TASK INSTRUCTIONS
- A) Repeat the passage of the band list below between "It's hard to" and "his own thang.", inclusive.
- B) Decide whether each statement below agrees with the band list that follows. Answer yes or no for each and quote the words of the list that settle it.
(i) "Lil Alfred" Babino passed away in 1997.
(ii) Fred LeBlanc of Cowboy Mouth was Dash Rip Rock's original drummer.
(iii) Dash Rip Rock released the album Hee Haw Hell in 2007.

PASSAGE PROVIDED
--- START ---
Still Active? Sadly, Cookie passed away in 1997 and his replacement "Lil Alfred" Babino in 2006, but Houston's own Nick Gaitan & the Umbrella Man keep the flame burning via a sparkling cover of "Mathilda."

2. Dash Rip Rock: Hold on, isn't Dash Rip Rock opening for Cowboy Mouth tonight? Yes, but we told you this was a personal list, and LSU alum Bill Davis and crew's corn-likker swamp-rock - say, Georgia Satellites meets Poor Dumb Bastards - has always been right up Rocks Off's alley.

It's hard to argue with a band that can write an album updating Dante's Inferno to the contemporary South (2007 LP Hee Haw Hell) and still pull out "Pussywhipped" and "Rich Little Bitch" for encores. (Yes, and the pot song.) Trivia: Cowboy Mouth's Fred LeBlanc was Dash's original drummer before leaving to start his own thang.

Still Active? See Cowboy Mouth.

1. The Neville Brothers/The (Funky) Meters: Rocks Off hopes you saw this one coming at least. Between the two of them, these two groups centered around New Orleans' first family (that would be the Nevilles) mixed up Creole music, jazz and R&B, dipped it into some deep, deep funk, and lit a fiyo on the bayou that has yet to go out. Picked up famous fans like Paul McCartney and Mick Jagger along the way; "Cissy Strut" and "Look-Ka Py Py" have probably been sampled by hip-hop DJs as many times as James Brown.
--- END ---
DATA SEGMENT
--- START ---
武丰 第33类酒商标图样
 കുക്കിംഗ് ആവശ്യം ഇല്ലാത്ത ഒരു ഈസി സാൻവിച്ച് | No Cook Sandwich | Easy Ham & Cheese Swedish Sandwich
--- END ---
WRITTEN RESPONSES
- A)
It's hard to argue with a band that can write an album updating Dante's Inferno to the contemporary South (2007 LP Hee Haw Hell) and still pull out "Pussywhipped" and "Rich Little Bitch" for encores. (Yes, and the pot song.) Trivia: Cowboy Mouth's Fred LeBlanc was Dash's original drummer before leaving to start his own thang.

- B)
(i) No: "Cookie passed away in 1997 and his replacement "Lil Alfred" Babino in 2006"
(ii) Yes: "Cowboy Mouth's Fred LeBlanc was Dash's original drummer before leaving to start his own thang."
(iii) Yes: "(2007 LP Hee Haw Hell)"